CT as gatekeeper of invasive coronary angiography in patients with suspected CAD

Introduction

Coronary artery disease (CAD) continues to be a major cause of mortality and disability in the 21 century (1). The disease often manifests itself with chest pain but could be fatal even in its first manifestation and occur without warning signals in asymptomatic subjects. The clinician’s desire to avoid missing clinically-relevant CAD explains the recent surge in usage of advanced medical imaging. However, this “defensive” approach did not translate into a reduction in cardiac events (2). A cross-sectional, population-based sample of Medicare patients from 1993 to 2001 found that overall hospitalizations for acute myocardial infarction remained flat at 8.7 per 1,000 patients despite significant increases in imaging and revascularization rates (3). The clinician nowadays is equipped with an increasing number of tests for the assessment of individuals who have symptoms suggestive of CAD or for risk-stratifying the asymptomatic individual. However, these tests come with a cost and financial constraints in the present economic environment will no longer allow its indiscriminate use. The gatekeeper function of a diagnostic testing strategy implies that a test is selected judiciously with the aim of preventing access to invasive yet expensive coronary angiography. An effective gatekeeper function is defined when, after the test is performed, patient management is promptly targeted by the noninvasive test findings without the need for additional diagnostic procedures (4,5).

In accordance with current practice guidelines, the diagnostic work-up of suspected CAD is still mainly advocated by the results of noninvasive stress tests (6,7). With the emergence of computed tomography coronary angiography (CTCA) noninvasive access to coronary anatomy has become available and offers a viable alternative to the traditional workup using functional tests. Noninvasive imaging now unravels coronary anatomy in many cases, including asymptomatic subjects, who would normally not undergo invasive coronary angiography (ICA) and changes the gatekeeper function to the cathlab that until very recently was exclusively reserved to noninvasive functional imaging.

CTCA as a robust diagnostic and prognostic test

The diagnostic performance of CTCA in comparison with ICA has been demonstrated in numerous single-center studies and three prospective multicenter trials (8-11). CTCA has a demonstrated 94% to 99% sensitivity and 64% to 83% specificity across a range of disease prevalence and inclusive of patients with both acute and stable chest pain. The 97% to 99% negative predictive value means that CTCA can effectively rule out anatomically significant CAD, which is defined as the presence of at least one 50% or greater coronary artery stenosis.

The prognostic value of CTCA has also been extensively studied (12,13). What becomes clear from these data is that subjects with signs of CAD, also in its early stages, are at higher risk than those who have no coronary plaque. Individuals without evidence of CAD by CTCA have a benign outcome, with annualized cardiac event rates of 0.01% to 0.24%, and this for a long-term period of at least 5 years (14). On the other hand, whenever CAD is present, data from several large clinical registries consistently demonstrate a risk continuum of adverse events with the extent of atherosclerotic disease, without a threshold effect for lumen obstruction or hemodynamically significant CAD (12).
######
■ Apply what you read:
A. In the passage on CT as a gatekeeper, rewrite the stretch from "The diagnostic performance" through "coronary artery stenosis.", substituting "exclude" for "rule out".
B. According to the passage on CT as a gatekeeper, how is anatomically significant CAD defined?

■ Collected material:
######
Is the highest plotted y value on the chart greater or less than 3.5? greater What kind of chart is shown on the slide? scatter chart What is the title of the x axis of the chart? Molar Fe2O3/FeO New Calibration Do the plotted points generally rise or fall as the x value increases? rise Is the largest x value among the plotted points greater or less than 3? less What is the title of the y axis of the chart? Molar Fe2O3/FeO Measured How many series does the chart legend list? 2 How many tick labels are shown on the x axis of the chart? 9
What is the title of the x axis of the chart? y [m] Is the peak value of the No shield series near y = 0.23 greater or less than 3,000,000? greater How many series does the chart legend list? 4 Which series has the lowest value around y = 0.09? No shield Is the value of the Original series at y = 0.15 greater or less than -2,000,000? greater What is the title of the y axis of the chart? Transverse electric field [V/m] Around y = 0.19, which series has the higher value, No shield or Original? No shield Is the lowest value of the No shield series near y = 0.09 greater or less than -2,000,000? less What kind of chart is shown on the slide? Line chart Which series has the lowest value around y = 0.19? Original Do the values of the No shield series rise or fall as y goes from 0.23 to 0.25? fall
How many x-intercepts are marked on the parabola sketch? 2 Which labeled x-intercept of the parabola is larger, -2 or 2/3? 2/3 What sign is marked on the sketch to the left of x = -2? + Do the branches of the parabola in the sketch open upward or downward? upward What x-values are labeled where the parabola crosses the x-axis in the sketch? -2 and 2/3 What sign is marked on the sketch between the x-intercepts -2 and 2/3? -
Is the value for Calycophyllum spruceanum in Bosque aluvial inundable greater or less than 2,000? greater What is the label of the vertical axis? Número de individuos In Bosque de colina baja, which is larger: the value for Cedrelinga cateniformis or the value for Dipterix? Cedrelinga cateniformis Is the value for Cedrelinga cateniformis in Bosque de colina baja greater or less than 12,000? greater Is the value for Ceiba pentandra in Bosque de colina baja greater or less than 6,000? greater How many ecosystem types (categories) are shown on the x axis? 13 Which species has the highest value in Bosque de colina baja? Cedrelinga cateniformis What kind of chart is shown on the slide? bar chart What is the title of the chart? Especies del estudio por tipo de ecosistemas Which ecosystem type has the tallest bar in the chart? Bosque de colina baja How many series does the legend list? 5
######
■ Set of answers:
A.
The diagnostic performance of CTCA in comparison with ICA has been demonstrated in numerous single-center studies and three prospective multicenter trials (8-11). CTCA has a demonstrated 94% to 99% sensitivity and 64% to 83% specificity across a range of disease prevalence and inclusive of patients with both acute and stable chest pain. The 97% to 99% negative predictive value means that CTCA can effectively exclude anatomically significant CAD, which is defined as the presence of at least one 50% or greater coronary artery stenosis.

B. It is defined as the presence of at least one 50% or greater coronary artery stenosis.